[Items from a dataset]
__________
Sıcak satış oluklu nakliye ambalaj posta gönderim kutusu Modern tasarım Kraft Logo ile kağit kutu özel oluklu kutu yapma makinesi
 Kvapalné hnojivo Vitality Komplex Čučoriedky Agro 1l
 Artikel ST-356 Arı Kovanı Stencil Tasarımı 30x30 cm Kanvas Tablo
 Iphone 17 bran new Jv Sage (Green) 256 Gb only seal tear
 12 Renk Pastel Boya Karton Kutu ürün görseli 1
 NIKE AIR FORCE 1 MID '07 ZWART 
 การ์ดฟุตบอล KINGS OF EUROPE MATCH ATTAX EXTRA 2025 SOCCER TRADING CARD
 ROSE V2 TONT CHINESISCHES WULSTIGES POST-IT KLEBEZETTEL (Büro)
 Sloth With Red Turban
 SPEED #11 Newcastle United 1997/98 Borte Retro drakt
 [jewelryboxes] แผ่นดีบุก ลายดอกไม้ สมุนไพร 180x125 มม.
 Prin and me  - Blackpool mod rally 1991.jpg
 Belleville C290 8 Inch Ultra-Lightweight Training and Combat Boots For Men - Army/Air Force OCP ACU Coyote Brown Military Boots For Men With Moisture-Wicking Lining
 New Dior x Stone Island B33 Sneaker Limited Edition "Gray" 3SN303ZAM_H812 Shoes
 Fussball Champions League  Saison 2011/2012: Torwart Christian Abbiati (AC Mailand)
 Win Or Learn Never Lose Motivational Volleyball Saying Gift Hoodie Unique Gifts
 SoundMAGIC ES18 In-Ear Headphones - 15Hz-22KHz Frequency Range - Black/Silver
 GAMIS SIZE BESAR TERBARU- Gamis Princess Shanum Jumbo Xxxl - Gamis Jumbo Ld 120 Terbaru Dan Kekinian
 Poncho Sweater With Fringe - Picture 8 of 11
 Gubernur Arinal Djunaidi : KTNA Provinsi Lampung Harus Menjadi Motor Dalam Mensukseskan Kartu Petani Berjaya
__________
• _Your goal_:
Search each line of the data above for "With", and copy the lines where it occurs.

• _Answer for this exercise_:
 Sloth With Red Turban
 Belleville C290 8 Inch Ultra-Lightweight Training and Combat Boots For Men - Army/Air Force OCP ACU Coyote Brown Military Boots For Men With Moisture-Wicking Lining
 Poncho Sweater With Fringe - Picture 8 of 11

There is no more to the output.